Our Triumphant Return

Things have been a little slow around the bunker for the last few weeks, at least so far as our media activities are concerned. Which is not to say that they have been slow in general. We’ve both been involved in a number projects related to our immediate survival, as well as projects of a more elective nature. The Captain seems to have taken a mate from among the tribes that wander the hoary northwestern forests. I don’t know what he had to pay as a bride price, but I did seem him collecting ears from his fallen enemies over the last couple of months, so maybe that had something to do with it. In any case, the two of them have been sequestered in some far pod of the complex for the last few weeks, involved I suspect in the performance of some sort of extensive blood ritual.

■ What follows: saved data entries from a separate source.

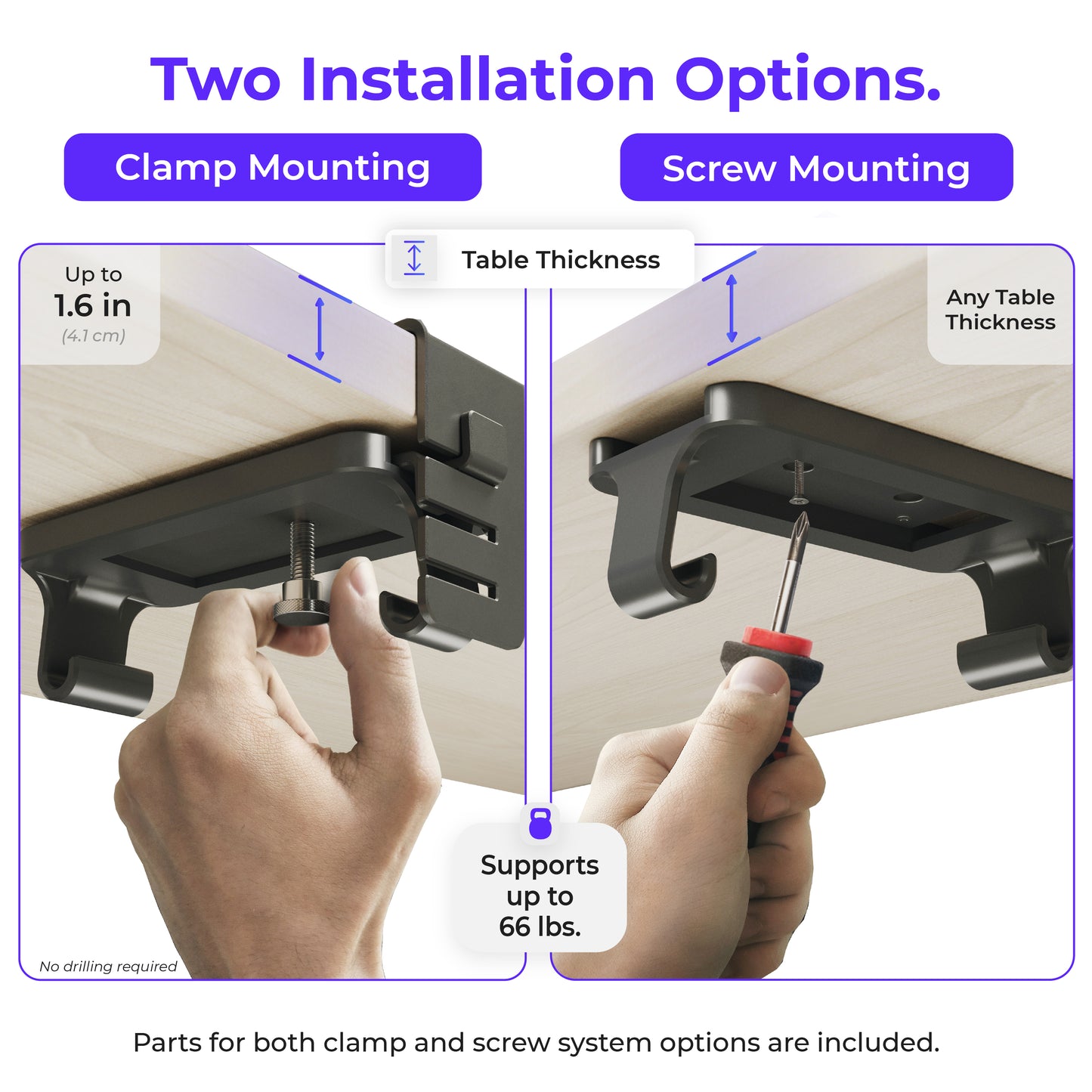 Two Installation Options.

Clamp Mounting

Screw Mounting

Table Thickness

Up to
1.6 in
(4.1 cm)

Any Table Thickness

Supports up to 66 lbs.

No drilling required

Parts for both clamp and screw system options are included.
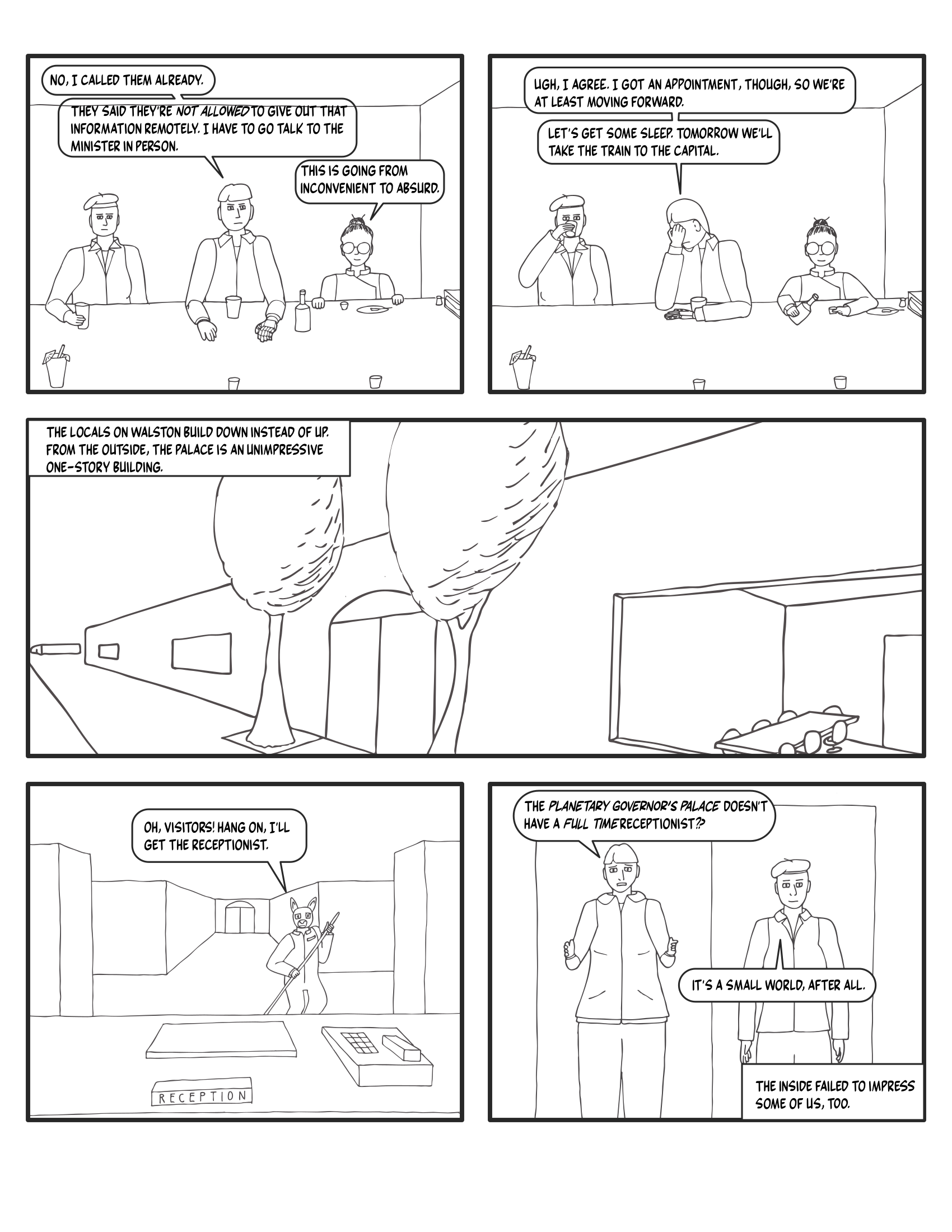 NO, I CALLED THEM ALREADY.

THEY SAID THEY'RE NOT ALLOWED TO GIVE OUT THAT INFORMATION REMOTELY. I HAVE TO GO TALK TO THE MINISTER IN PERSON.

THIS IS GOING FROM INCONVENIENT TO ABSURD.

UGH, I AGREE. I GOT AN APPOINTMENT, THOUGH, SO WE'RE AT LEAST MOVING FORWARD.

LET'S GET SOME SLEEP. TOMORROW WE'LL TAKE THE TRAIN TO THE CAPITAL.

THE LOCALS ON WALSTON BUILD DOWN INSTEAD OF UP. FROM THE OUTSIDE, THE PALACE IS AN UNIMPRESSIVE ONE-STORY BUILDING.

OH, VISITORS! HANG ON, I'LL GET THE RECEPTIONIST.

RECEPTION

THE PLANETARY GOVERNOR'S PALACE DOESN'T HAVE A FULL TIME RECEPTIONIST?

IT'S A SMALL WORLD, AFTER ALL.

THE INSIDE FAILED TO IMPRESS SOME OF US, TOO.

Be that as it may, we need to get back down to business. We have a whole bunch of stuff backlogged for review. I should start working through this tomorrow, but until then I thought I might lay out a little something for your edification.

Readers of my posts will know that I have an interest in black metal. This is more historical than anything else. It was in the early 1990s that I first heard Enslaved’s Hordane’s Land 12″ and the first releases by Emperor. I still remember my shock at hearing Darkthrone’s A Blaze in the Northern Sky after hearing Soulside Journey a year earlier. But as a long time devotee of the hardcore scene (with which I had been involved for ten years by that point), it seemed perfectly natural that the extreme metal scene would move in the direction of a more primitive approach. Back in those days the bands mostly seemed pretty apolitical, although as things went on their fascination with their “Viking heritage” often mutated into extreme nationalism of a particularly idiotic sort. It’s hard to think of any utterance less convincing than Fenriz’s claim that they didn’t intend any political implications by putting the phrase “Norsk Arisk Black Metal” on the back of the Transylvanian Hunger LP.

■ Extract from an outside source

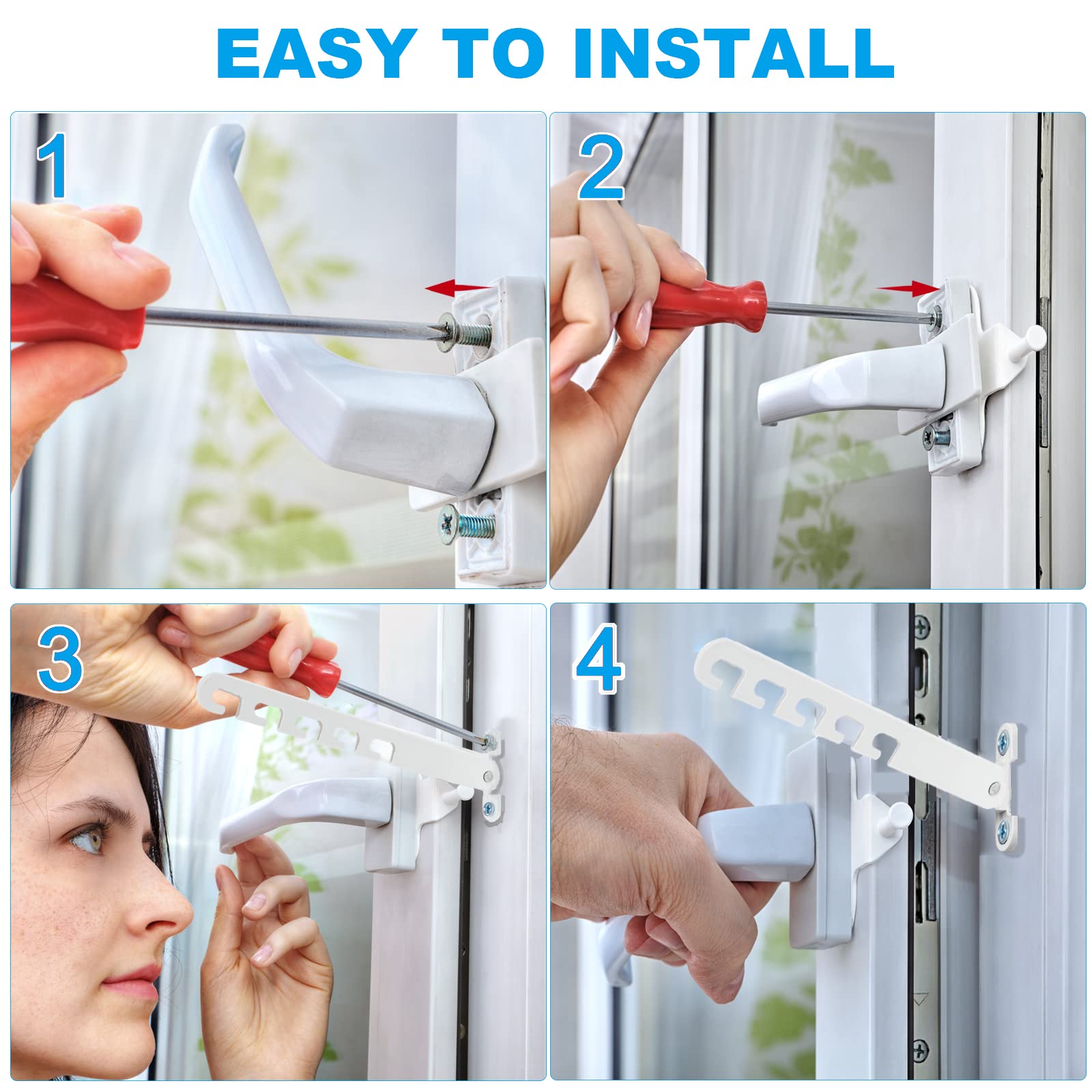 EASY TO INSTALL

1

2

3

4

As time has gone on, I’ve found the emissions of the increasingly commercialized black metal industry decreasingly interesting. But as a historian, I am fascinated by the early history of the “movement” (if such it can be called). The available historical material is very uneven. The release of Michael Moynihan and Didrik Søderlind’s Lords of Chaos in 1998 was exciting although somewhat blighted Moynihan’s underlying politico-social agenda. More recently, Until the Light Takes Us, a documentary film made by Aaron Aites and Audrey Ewell, provided a lot of interesting material on the dynamic between two of the most important early figures in the Norwegian black metal scene: Kristian “Varg” Vikernes and Gilve “Fenriz” Nagell.

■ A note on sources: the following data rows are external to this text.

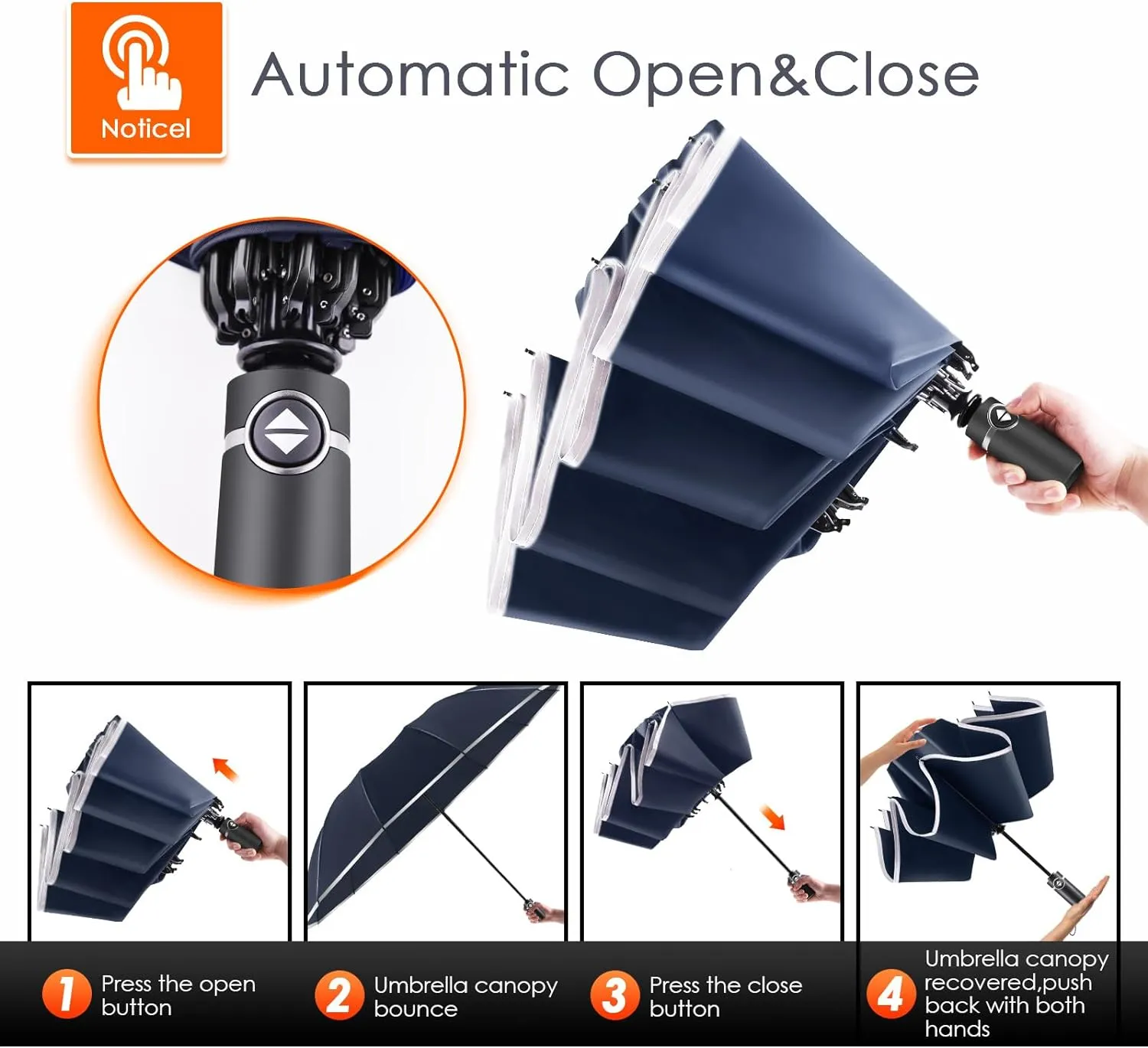 Noticel

Automatic Open&Close

1 Press the open button

2 Umbrella canopy bounce

3 Press the close button

4 Umbrella canopy recovered,push back with both hands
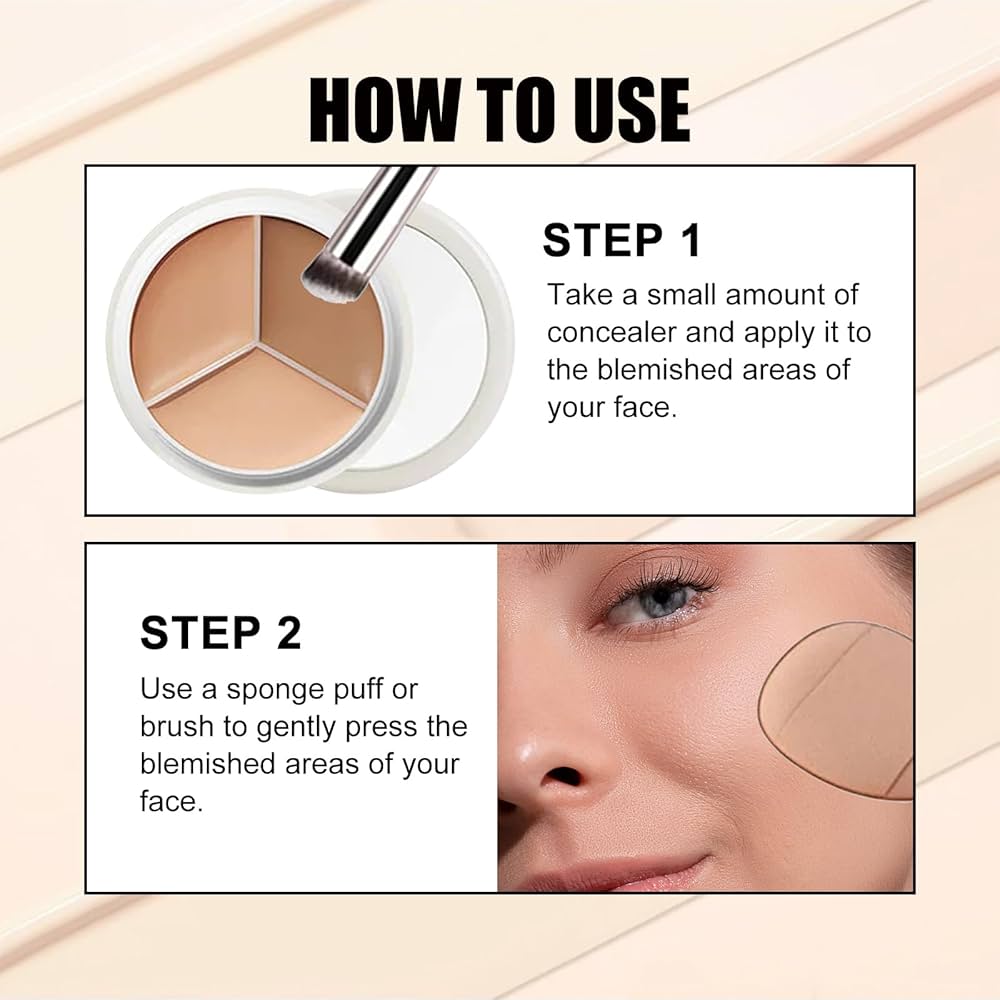 HOW TO USE

STEP 1

Take a small amount of concealer and apply it to the blemished areas of your face.

STEP 2

Use a sponge puff or brush to gently press the blemished areas of your face.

Now that a bit more time has passed since the seminal events surrounding the early history of black metal (the murder of Euronymous, the church burnings, the trial and imprisonment of Vikernes, etc) a bit more complex and nuanced historical account is increasingly coming into view. I’ve recently seen two documentaries produced in the last six years or so on the history of Mayhem, both of which feature several of the most important figures involved with the band (including Jørn “Necrobutcher” Stubberud and Kjetil Manheim but not the nutty and self-promoting Vikernes) tell the tale of its earliest history. The testimony of Manheim, who left Mayhem after the release of the Deathcrush and now works in the noise scene, is particularly compelling. He seems to be one of the few people involved in that milieu who wasn’t a complete nutter, and his portraits of Euronymous, Per “Dead” Ohlin, and Vikernes illuminate the early history of the scene in important ways.

For those with an interest, here are the relevant links:

Once Upon a Time in Norway: The History of Mayhem (2007) http://www.youtube.com/watch?v=7h9XzRdFIhc

Pure Fucking Mayhem (2008) http://www.youtube.com/watch?v=z_Qoj9ViExY

For those wanting a broader perspective on black metal, this documentary has interviews with people from Naglfar, Gorgoroth, Bloodthorn, Dark Funeral, Rotting Christ, Enslaved, Ulver, and Impaled Nazarene, as well as some less interesting folks. Lots of good information and ruminations on the cultural meaning of the form, but the live footage is not all that super.

Black Metal – The Norwegian Legacy (2008) http://www.youtube.com/watch?v=7lDztQkk0_4

Ok, that your lot for now. We’ll be back in the next day or two with stuff that doesn’t involve listening to a bunch of right wing asshats.